The Waldens lived on the eighth floor of an upscale high-rise located just off the river between Drexel University and the train station the senator had made heavy use of years ago when he was new to Capitol Hill and needed a cheap way to commute between Philadelphia and his office in Washington. Nowadays he could afford a chauffeur. He could also afford the two million dollars’ worth of professional redecoration the apartment had just undergone. The completed results would be featured in the November issue of Architectural Digest, just in time for the election. The photo shoot had already taken place, and Nikki, who’d made most of the decorating choices, had made sure to worm her way into a few of the shots, another reason Walden felt the need to keep up pretenses. Of course, since the photo shoot, Nikki had changed her mind about a few things and had brought the decorators back in for a hundred thousand dollars’ worth of “tweaking.” And she wasn’t done yet. The interior decorator was due back in the morning with swatches for the dining room’s third paint job in as many months.

As he dialed a number on one of his never-ending supply of prepaid cell phones, Walden stared at an obscure Jackson Pollock painting that hung over the den fireplace. Walden hated the piece; to him it looked like something a second-grader had painted. Nikki, of course, thought it was a masterpiece. Which was good for her, Walden thought, because it was probably the most valuable thing she’d be taking away from the marriage when he threw her out after the election.

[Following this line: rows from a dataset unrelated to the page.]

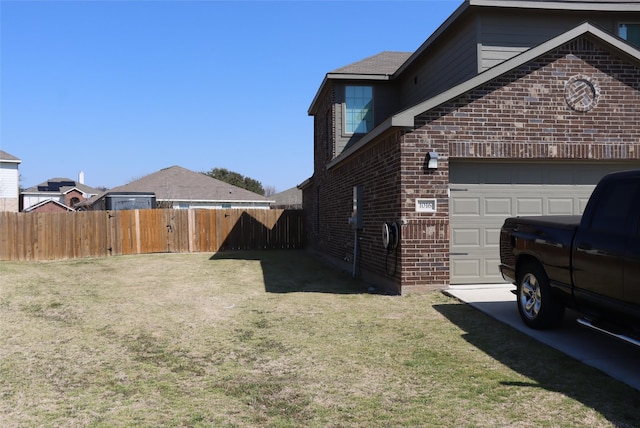 view of side of property with a garage, brick siding, a lawn, and fence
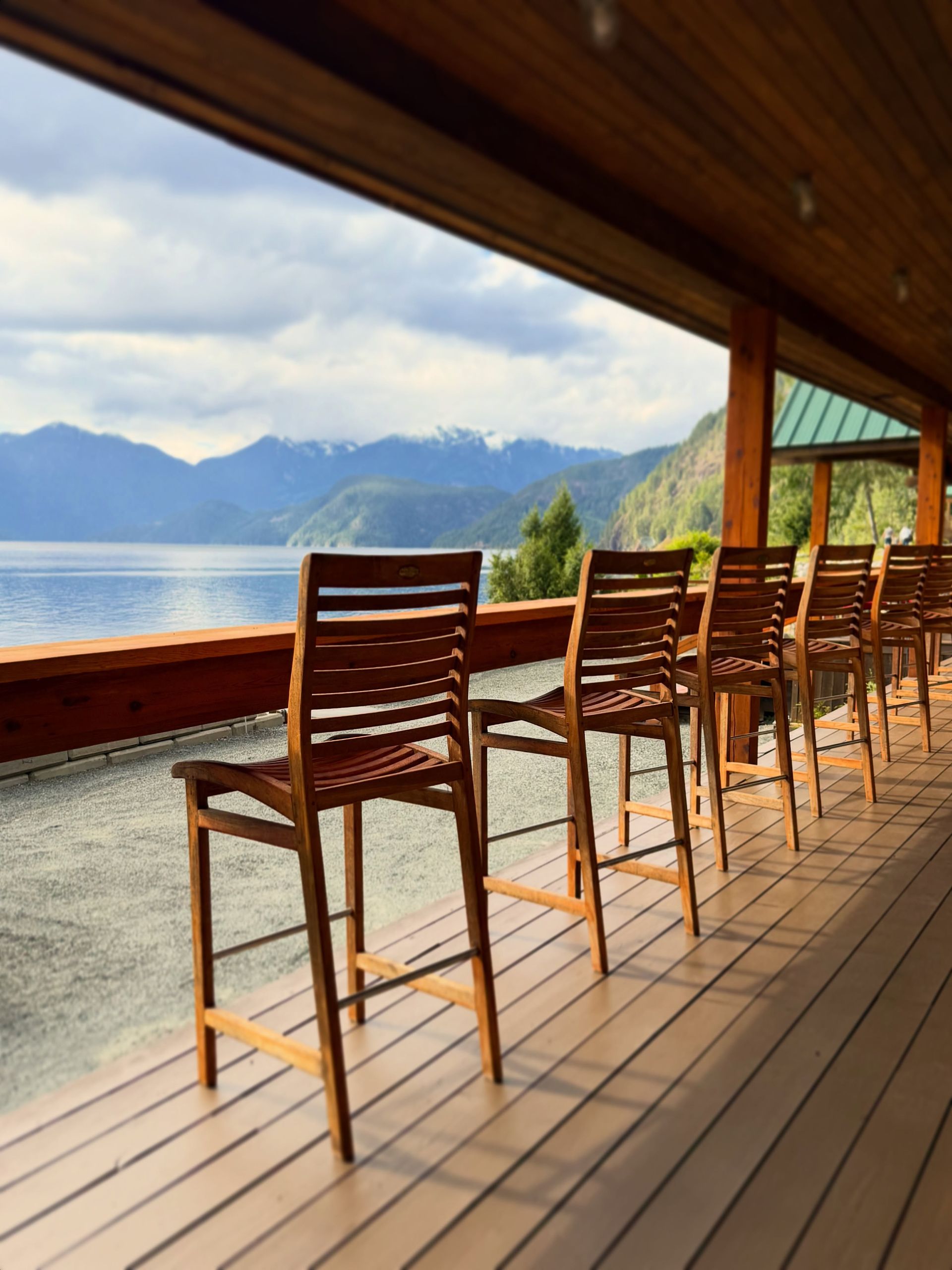 Houten stoelen op een terras aan het meer met uitzicht op de bergen en het kalme water.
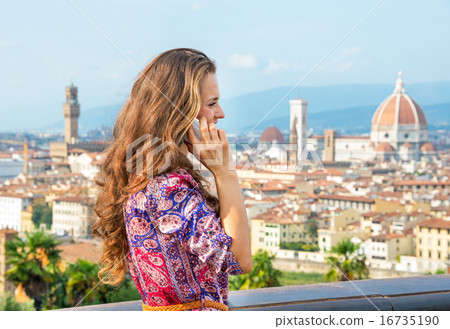 Young woman talking cell phone against panoramic view of florenc Young woman talking cell phone against panoramic view of florenc 16735190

“Okay, which is it?” Walden said once VanderMeer had picked up. “The Feds are on to you or there was a problem with the gun heist.”

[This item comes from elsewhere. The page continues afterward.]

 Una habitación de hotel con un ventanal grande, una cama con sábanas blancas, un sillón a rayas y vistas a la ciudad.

“The gun show,” VanderMeer told him. “They got hold of both semis but ran into a buzz saw trying to get away.”

“You want to translate that for me?” Walden said. He could already feel his blood pressure rising. First that business at the fantasy camp in Sykesville, and now this. This bungling not only jeopardized his master plan, but it also increased the chance that his cover would be blown. If that happened, he would be as good as dead.